= Roberts Cycles =

British bicycle manufacturer

Roberts Cycles is a custom bicycle frame building business that was originally located in Selhurst near Croydon, South London, and is now located in Poole, England.

The business began soon after World War II when Charles (Charlie) Benjamin Roberts worked as a frame-builder for Holdsworth, Claud Butler, and Freddie Grubb. In the 1960s, Charlie founded Roberts Cycles at the family home in Sydenham. He was later joined in the workshop by his oldest son Chas, and then by his youngest son Geoff. In 1979, Charlie Roberts died unexpectedly, and Chas took over the management of the business. By then, the business had moved from Sydenham to Anerley, South London. Chas was joined by his brother Geoff and Derek Bailey, who continued to build frames.

The shop at Gloucester Road, Croydon, was closed at the end of May 2015, and Charles Roberts left the business. Roberts Cycles then relocated to the Sussex coast, where Geoff Roberts continues the family business, building and repairing frames.

Production was limited to 100 steel frames per year, and each was made in a bespoke manner to the customer's dimensions, mass, and equipment specification requirements. A mixture of Reynolds and Columbus tubing was used in construction, all of which was completed in-house. Painting was originally done in-house but was later outsourced and completed to a high standard.

The range includes bicycles built specifically for competition (road race, track), recreational (tandems, tricycles, mountain bikes, touring), and more. Bicycles bearing the name Roberts are all handmade in Sussex by Geoff Roberts using steel tube sets. Complete bicycles or frames can be built to customer specifications and the exact specific requirements of the customer.

== Early history ==
Charles (Charlie) Benjamin Roberts was born in 1920. He entered the cycle trade, at the then not unusual age of 14, working for Charlie Davey in Croydon. Davey, a successful cyclist in the 1920s, owned a shop in Addiscombe Road (Davey Cycles) and helped finance the Allin and Grubb business (South London bike builders) in 1919.

Other builders that Charlie Roberts worked for, all in South London, included Claud Butler, Freddie Grubb and Holdsworth. Contemporaries of Roberts at Claud Butler and Holdsworth included Les Ephgrave, Fred Dean, Bill Hurlow, George Stratton, Pat Skeates and Bill Philbrook – most of whom, like Roberts, subsequently set up workshops of their own.

During the war Roberts joined the Royal Air Force as a mechanic. Post-war he returned to frame building, primarily for Holdsworthy (the minor name change was the result of a split in Holdsworth into Holdsworthy and W.F. Holdsworth), where he became foreman and later works manager.

*Directive 1*
Copy the lines of the records exactly as they appear, from the line with "At what distance is" up to and including the line with "5.99 metres".

*Records for the exercise*
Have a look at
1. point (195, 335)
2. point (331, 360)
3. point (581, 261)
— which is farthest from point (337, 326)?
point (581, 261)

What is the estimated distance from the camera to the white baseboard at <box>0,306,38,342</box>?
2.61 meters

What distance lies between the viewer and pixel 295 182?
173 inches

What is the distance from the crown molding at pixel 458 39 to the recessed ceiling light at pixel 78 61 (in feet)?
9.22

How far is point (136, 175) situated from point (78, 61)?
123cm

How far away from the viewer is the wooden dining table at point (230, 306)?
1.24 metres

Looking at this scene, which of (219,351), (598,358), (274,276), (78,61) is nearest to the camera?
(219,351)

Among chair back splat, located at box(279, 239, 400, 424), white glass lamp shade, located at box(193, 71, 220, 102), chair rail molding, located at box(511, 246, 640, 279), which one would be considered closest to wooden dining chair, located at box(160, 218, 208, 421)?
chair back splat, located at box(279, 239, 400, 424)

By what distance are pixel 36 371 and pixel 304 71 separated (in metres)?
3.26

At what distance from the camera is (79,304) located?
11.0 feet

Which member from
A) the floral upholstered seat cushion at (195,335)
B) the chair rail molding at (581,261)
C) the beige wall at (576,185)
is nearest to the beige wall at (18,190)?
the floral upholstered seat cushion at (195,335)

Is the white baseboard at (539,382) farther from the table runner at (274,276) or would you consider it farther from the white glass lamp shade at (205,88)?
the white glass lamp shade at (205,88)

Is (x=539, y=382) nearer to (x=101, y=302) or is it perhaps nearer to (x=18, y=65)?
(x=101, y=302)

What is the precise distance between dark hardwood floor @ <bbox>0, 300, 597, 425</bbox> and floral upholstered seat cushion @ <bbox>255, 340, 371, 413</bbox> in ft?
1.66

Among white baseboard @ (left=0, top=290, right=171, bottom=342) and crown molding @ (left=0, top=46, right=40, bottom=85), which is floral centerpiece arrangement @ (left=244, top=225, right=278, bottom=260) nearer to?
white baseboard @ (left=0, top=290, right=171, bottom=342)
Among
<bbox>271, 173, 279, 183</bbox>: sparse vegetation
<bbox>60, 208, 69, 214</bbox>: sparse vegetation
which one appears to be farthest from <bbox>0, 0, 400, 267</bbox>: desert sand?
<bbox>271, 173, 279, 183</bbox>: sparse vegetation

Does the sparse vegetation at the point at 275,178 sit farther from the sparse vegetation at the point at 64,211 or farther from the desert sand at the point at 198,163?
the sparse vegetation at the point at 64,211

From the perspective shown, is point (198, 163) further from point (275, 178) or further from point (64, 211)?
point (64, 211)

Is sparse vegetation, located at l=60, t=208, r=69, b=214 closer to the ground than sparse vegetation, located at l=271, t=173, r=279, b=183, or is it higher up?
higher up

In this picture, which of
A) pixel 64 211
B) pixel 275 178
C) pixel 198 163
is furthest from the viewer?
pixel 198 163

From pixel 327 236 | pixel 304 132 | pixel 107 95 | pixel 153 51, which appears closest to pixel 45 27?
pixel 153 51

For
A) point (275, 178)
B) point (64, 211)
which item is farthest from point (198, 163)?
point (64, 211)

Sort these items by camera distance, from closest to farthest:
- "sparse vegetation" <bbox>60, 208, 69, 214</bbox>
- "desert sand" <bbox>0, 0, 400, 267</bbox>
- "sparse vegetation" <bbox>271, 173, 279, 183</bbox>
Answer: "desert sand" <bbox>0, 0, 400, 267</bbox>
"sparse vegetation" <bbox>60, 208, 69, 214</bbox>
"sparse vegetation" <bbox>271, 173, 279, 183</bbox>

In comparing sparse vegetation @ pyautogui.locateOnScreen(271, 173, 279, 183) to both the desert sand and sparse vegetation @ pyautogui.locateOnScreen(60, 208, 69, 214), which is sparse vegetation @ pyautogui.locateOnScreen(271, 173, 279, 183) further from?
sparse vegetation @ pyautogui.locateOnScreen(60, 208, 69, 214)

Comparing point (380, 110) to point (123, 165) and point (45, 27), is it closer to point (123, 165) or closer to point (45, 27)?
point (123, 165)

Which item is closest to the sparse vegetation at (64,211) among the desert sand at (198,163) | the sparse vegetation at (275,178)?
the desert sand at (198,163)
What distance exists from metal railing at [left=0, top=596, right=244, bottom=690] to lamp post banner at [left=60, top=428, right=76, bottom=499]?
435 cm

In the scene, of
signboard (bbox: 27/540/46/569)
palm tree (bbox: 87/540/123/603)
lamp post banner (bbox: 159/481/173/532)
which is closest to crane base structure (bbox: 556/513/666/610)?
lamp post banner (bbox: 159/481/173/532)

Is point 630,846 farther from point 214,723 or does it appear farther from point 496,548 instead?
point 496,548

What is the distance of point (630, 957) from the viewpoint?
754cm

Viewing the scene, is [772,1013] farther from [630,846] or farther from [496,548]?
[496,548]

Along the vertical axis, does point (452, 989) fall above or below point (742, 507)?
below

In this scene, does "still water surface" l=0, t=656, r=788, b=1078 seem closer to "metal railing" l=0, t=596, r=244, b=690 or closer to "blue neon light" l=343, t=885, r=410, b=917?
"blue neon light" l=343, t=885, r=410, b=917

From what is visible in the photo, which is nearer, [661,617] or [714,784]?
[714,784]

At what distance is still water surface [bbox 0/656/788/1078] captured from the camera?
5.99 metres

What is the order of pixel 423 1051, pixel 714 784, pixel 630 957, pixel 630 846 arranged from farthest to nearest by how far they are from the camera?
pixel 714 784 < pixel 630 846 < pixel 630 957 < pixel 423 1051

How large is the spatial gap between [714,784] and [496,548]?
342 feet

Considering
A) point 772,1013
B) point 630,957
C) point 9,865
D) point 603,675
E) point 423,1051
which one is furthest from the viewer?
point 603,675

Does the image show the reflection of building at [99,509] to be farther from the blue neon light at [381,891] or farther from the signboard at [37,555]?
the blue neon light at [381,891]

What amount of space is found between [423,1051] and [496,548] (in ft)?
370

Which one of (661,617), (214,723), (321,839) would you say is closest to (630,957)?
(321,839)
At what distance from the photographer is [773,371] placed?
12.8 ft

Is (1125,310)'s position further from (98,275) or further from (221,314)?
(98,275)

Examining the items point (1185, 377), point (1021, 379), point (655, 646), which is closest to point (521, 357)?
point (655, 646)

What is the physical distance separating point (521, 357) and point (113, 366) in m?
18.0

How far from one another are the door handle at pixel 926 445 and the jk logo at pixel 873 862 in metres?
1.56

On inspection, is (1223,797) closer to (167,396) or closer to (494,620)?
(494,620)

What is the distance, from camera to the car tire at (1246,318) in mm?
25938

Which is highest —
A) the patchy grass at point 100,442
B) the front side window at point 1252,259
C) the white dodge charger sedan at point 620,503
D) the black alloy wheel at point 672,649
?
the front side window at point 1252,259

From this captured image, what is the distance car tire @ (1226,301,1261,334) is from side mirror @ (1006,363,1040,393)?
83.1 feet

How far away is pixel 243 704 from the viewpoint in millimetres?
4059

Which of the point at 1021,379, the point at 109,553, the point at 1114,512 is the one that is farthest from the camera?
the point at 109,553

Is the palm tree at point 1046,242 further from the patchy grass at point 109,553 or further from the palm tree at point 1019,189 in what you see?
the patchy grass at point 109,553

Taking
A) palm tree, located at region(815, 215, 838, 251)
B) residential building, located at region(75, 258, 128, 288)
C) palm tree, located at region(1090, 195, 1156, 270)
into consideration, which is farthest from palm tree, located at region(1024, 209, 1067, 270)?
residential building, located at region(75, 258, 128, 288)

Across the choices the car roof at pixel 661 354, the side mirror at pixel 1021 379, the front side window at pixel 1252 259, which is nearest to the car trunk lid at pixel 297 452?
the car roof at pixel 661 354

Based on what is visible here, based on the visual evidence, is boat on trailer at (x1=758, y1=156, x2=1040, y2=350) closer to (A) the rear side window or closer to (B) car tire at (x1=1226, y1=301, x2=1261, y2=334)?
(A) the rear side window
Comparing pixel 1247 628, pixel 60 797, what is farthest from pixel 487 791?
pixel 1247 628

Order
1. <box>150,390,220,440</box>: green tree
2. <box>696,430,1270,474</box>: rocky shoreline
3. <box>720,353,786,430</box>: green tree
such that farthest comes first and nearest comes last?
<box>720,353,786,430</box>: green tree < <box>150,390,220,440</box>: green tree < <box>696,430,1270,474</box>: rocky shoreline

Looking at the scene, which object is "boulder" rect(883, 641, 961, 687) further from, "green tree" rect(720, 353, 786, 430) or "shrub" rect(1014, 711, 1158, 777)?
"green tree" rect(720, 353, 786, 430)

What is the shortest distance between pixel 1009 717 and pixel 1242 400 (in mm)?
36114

*Directive 2*
In the Roberts Cycles article, what was the yearly limit on steel frame production?

*Full output 1*
At what distance is still water surface [bbox 0/656/788/1078] captured from the camera?
5.99 metres

*Full output 2*
100 steel frames per year.